Right. My situation…

I struggled against my binds, able to create some space between them but ultimately making no progress. Looking around was futile, my chin strapped to the rest of my body with some kind of metal I'd been encased in. The cold metal I could only identify as gold hugged my every side, like it was molded to fit my exact dimensions. It was like I'd been trapped inside a sarcophagus. Great. Mummified and left at the mercy of forge dwarves.

"This is getting tiresome. Name?" Goggles paused with an amused look. The intense heat I felt resonating near my thigh stopped.

"Call me 'Fire Lord'." He snickered.

"Okay, 'Fire Lord'. Mind telling me why I became a statue?"

"I should be asking you that, kid. They dragged you here at the break of dawn already looking stylish." He brought his left index near his face, letting it spark and sputter into a small torch. It was hot enough to burn a fierce white, which in my opinion was overkill. He resumed working on my leg, pressing the mini flamethrower close to the cocoon's surface. "Stop wriggling. I almost have it finished."

"Ough! Hack-ack!" As if on cue, the gold caricature resembling my front end collapsed back into my coffin, knocking the wind out of my lungs and probably breaking a couple ribs. "A warn - cough - ing would be nice next time."

"Ah. Sorry, thought you could take it." Fire Lord muttered while lifting the form fitting plate of gold and releasing me of my captor.

"How could I have taken that! It's like an inch of solid gold!" I knew demigods were stronger than their mortal counterparts, but nonchalantly tossing gold of that volume had me taken aback. It wasn't like the guy was anything to ride home about too, his musculature more comparable to my own than those like Nico. I wasn't going to lie, being the only one in camp to not have the ability to throw boulders was irritating.

"Our kind can usually take a hit. The fact you can't is a bit distressing, especially after what they told me." He plunged into a belt tied to his leather apron, removing a solid ingot of steel from one of the pouches. "Here. Hold this for me." He said, dropping the ingot back on me.
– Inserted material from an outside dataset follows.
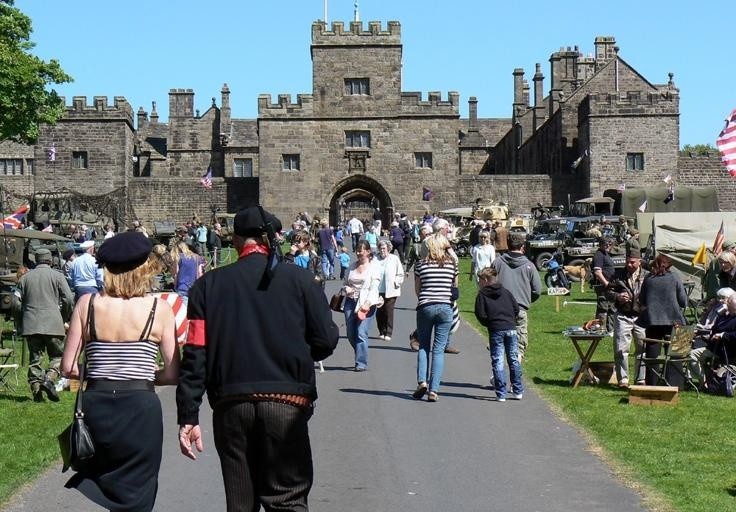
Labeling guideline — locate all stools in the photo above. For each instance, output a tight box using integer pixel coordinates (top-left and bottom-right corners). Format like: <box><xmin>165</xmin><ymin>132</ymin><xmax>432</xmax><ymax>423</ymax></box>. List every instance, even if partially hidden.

"How could I - Hrngh!" Despite my best efforts, the weight knocked me right back into the coffin and held me down. Muffled laughter came from behind the man's arm.

"That's un - heh - fortunate. Let me take this back." The ingot slotted back into one of his belt compartments, sliding down a space a few times too small.

"I think I've put you through enough. The real name's Leo, last name Valdez." He proudly stated, pointing a thumb to himself and smiling with some fabricated machismo. "As I'm sure you can figure out, my dad's Hephaestus. God of forges. Gives me the whole fire gig."

"Charmed. I'm Johan. My dad's the god of citruses. Though they should've already told you that."

"Citrus? That wasn't what they told me." He stared at me with a strange expression. Almost quizzical.

"It isn't? What did they say?"

Leo sucked up a breath.


After around 5 minutes of expositing, Leo finally sat down and waited for my response, presumably gauging my reaction.

Well how do you think I'd react?! Would I brush it off like it was nothing? No, I freaked out!

"So, somehow the literal personification of obscurity claimed me as his child? How does that work?!" My hands were clenched onto my temples as I paced around Leo's workshop trying to find any reason to the fact my worldview was completely broken. None of it worked to sate my mania. "Gods, I went from the son of an insignificant hippie to the son of the being who made Olympus look like a bunch of kindergartners!"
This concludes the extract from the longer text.